-- start --
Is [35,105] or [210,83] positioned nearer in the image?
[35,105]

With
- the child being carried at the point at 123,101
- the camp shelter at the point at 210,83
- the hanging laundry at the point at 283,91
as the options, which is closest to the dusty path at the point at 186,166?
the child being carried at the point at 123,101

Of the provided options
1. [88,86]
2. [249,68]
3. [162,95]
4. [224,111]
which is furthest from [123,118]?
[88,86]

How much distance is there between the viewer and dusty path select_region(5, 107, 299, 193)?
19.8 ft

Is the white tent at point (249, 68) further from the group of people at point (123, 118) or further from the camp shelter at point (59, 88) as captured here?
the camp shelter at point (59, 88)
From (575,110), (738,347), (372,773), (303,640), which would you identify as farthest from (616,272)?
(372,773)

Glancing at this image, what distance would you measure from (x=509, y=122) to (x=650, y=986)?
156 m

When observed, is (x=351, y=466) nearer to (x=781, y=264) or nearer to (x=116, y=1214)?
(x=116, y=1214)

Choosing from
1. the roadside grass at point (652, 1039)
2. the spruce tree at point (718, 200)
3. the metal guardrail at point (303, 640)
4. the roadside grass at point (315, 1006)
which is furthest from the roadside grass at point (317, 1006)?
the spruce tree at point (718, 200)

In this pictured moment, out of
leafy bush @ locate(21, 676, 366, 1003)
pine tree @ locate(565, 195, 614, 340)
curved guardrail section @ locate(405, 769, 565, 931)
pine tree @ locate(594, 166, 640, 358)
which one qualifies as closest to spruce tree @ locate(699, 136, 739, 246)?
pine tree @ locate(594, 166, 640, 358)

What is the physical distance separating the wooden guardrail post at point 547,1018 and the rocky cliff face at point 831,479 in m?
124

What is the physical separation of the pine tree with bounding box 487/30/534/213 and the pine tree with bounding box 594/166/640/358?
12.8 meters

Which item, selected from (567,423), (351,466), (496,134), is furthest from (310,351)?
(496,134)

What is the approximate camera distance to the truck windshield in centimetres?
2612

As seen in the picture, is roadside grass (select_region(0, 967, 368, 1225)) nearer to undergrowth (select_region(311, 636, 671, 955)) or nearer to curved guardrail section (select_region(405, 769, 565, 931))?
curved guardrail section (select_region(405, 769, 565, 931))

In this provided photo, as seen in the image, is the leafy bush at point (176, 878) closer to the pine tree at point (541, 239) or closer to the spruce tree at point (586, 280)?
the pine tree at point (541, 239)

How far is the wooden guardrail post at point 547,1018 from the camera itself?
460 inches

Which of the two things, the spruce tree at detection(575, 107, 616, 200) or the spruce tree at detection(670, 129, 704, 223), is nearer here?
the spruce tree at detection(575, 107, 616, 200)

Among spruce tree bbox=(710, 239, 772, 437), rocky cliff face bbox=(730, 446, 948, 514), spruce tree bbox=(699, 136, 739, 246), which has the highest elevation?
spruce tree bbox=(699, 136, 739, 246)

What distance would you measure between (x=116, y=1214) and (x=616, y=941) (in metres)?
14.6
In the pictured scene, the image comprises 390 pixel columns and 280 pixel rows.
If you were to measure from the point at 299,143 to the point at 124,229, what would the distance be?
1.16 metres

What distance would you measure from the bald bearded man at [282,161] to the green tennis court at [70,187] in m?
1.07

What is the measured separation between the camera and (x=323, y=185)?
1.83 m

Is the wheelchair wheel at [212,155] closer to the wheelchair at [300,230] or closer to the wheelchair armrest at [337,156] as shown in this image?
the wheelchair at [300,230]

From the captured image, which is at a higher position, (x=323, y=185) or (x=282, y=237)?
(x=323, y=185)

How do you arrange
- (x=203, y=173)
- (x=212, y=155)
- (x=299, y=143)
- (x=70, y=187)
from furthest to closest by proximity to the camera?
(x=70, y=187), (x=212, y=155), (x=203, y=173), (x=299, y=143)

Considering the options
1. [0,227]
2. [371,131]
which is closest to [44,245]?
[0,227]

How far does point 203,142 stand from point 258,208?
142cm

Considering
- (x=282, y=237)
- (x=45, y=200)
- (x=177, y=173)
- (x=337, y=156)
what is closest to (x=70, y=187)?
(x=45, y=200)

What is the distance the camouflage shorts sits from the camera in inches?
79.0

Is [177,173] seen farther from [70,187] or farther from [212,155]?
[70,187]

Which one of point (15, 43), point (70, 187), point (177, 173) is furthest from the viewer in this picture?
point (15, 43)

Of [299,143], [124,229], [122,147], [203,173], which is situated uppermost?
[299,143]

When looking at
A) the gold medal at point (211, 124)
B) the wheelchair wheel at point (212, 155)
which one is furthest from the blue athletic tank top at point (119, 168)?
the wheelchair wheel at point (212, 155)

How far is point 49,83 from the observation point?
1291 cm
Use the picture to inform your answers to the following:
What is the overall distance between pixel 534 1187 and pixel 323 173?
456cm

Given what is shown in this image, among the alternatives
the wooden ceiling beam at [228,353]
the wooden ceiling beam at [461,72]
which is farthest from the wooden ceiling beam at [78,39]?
-- end --
§ **GIVEN REQUEST**: Turn all of the records above into a JSON list of strings, with one string for each line and no blank lines.

§ **FULL ANSWER**:
[
  "Is [35,105] or [210,83] positioned nearer in the image?",
  "[35,105]",
  "With",
  "- the child being carried at the point at 123,101",
  "- the camp shelter at the point at 210,83",
  "- the hanging laundry at the point at 283,91",
  "as the options, which is closest to the dusty path at the point at 186,166?",
  "the child being carried at the point at 123,101",
  "Of the provided options",
  "1. [88,86]",
  "2. [249,68]",
  "3. [162,95]",
  "4. [224,111]",
  "which is furthest from [123,118]?",
  "[88,86]",
  "How much distance is there between the viewer and dusty path select_region(5, 107, 299, 193)?",
  "19.8 ft",
  "Is the white tent at point (249, 68) further from the group of people at point (123, 118) or further from the camp shelter at point (59, 88) as captured here?",
  "the camp shelter at point (59, 88)",
  "From (575,110), (738,347), (372,773), (303,640), which would you identify as farthest from (616,272)?",
  "(372,773)",
  "Glancing at this image, what distance would you measure from (x=509, y=122) to (x=650, y=986)?",
  "156 m",
  "When observed, is (x=351, y=466) nearer to (x=781, y=264) or nearer to (x=116, y=1214)?",
  "(x=116, y=1214)",
  "Choosing from",
  "1. the roadside grass at point (652, 1039)",
  "2. the spruce tree at point (718, 200)",
  "3. the metal guardrail at point (303, 640)",
  "4. the roadside grass at point (315, 1006)",
  "which is furthest from the roadside grass at point (317, 1006)?",
  "the spruce tree at point (718, 200)",
  "In this pictured moment, out of",
  "leafy bush @ locate(21, 676, 366, 1003)",
  "pine tree @ locate(565, 195, 614, 340)",
  "curved guardrail section @ locate(405, 769, 565, 931)",
  "pine tree @ locate(594, 166, 640, 358)",
  "which one qualifies as closest to spruce tree @ locate(699, 136, 739, 246)?",
  "pine tree @ locate(594, 166, 640, 358)",
  "What is the physical distance separating the wooden guardrail post at point 547,1018 and the rocky cliff face at point 831,479 in m?",
  "124",
  "What is the physical separation of the pine tree with bounding box 487/30/534/213 and the pine tree with bounding box 594/166/640/358?",
  "12.8 meters",
  "Which item, selected from (567,423), (351,466), (496,134), is furthest from (310,351)?",
  "(496,134)",
  "What is the approximate camera distance to the truck windshield in centimetres?",
  "2612",
  "As seen in the picture, is roadside grass (select_region(0, 967, 368, 1225)) nearer to undergrowth (select_region(311, 636, 671, 955)) or nearer to curved guardrail section (select_region(405, 769, 565, 931))?",
  "curved guardrail section (select_region(405, 769, 565, 931))",
  "In this provided photo, as seen in the image, is the leafy bush at point (176, 878) closer to the pine tree at point (541, 239) or closer to the spruce tree at point (586, 280)?",
  "the pine tree at point (541, 239)",
  "How far is the wooden guardrail post at point 547,1018 from the camera itself?",
  "460 inches",
  "Which of the two things, the spruce tree at detection(575, 107, 616, 200) or the spruce tree at detection(670, 129, 704, 223), is nearer here?",
  "the spruce tree at detection(575, 107, 616, 200)",
  "Among spruce tree bbox=(710, 239, 772, 437), rocky cliff face bbox=(730, 446, 948, 514), spruce tree bbox=(699, 136, 739, 246), which has the highest elevation?",
  "spruce tree bbox=(699, 136, 739, 246)",
  "What distance would you measure between (x=116, y=1214) and (x=616, y=941) (in metres)?",
  "14.6",
  "In the pictured scene, the image comprises 390 pixel columns and 280 pixel rows.",
  "If you were to measure from the point at 299,143 to the point at 124,229, what would the distance be?",
  "1.16 metres",
  "What distance would you measure from the bald bearded man at [282,161] to the green tennis court at [70,187] in m?",
  "1.07",
  "What is the measured separation between the camera and (x=323, y=185)?",
  "1.83 m",
  "Is the wheelchair wheel at [212,155] closer to the wheelchair at [300,230] or closer to the wheelchair armrest at [337,156] as shown in this image?",
  "the wheelchair at [300,230]",
  "From the captured image, which is at a higher position, (x=323, y=185) or (x=282, y=237)?",
  "(x=323, y=185)",
  "How do you arrange",
  "- (x=203, y=173)",
  "- (x=212, y=155)",
  "- (x=299, y=143)",
  "- (x=70, y=187)",
  "from furthest to closest by proximity to the camera?",
  "(x=70, y=187), (x=212, y=155), (x=203, y=173), (x=299, y=143)",
  "Considering the options",
  "1. [0,227]",
  "2. [371,131]",
  "which is closest to [44,245]?",
  "[0,227]",
  "How far does point 203,142 stand from point 258,208?",
  "142cm",
  "Considering",
  "- (x=282, y=237)",
  "- (x=45, y=200)",
  "- (x=177, y=173)",
  "- (x=337, y=156)",
  "what is closest to (x=70, y=187)?",
  "(x=45, y=200)",
  "What is the distance the camouflage shorts sits from the camera in inches?",
  "79.0",
  "Is [177,173] seen farther from [70,187] or farther from [212,155]?",
  "[70,187]",
  "Which one of point (15, 43), point (70, 187), point (177, 173) is furthest from the viewer in this picture?",
  "point (15, 43)",
  "Of [299,143], [124,229], [122,147], [203,173], which is situated uppermost?",
  "[299,143]",
  "When looking at",
  "A) the gold medal at point (211, 124)",
  "B) the wheelchair wheel at point (212, 155)",
  "which one is furthest from the blue athletic tank top at point (119, 168)?",
  "the wheelchair wheel at point (212, 155)",
  "How far is point 49,83 from the observation point?",
  "1291 cm",
  "Use the picture to inform your answers to the following:",
  "What is the overall distance between pixel 534 1187 and pixel 323 173?",
  "456cm",
  "Given what is shown in this image, among the alternatives",
  "the wooden ceiling beam at [228,353]",
  "the wooden ceiling beam at [461,72]",
  "which is farthest from the wooden ceiling beam at [78,39]?"
]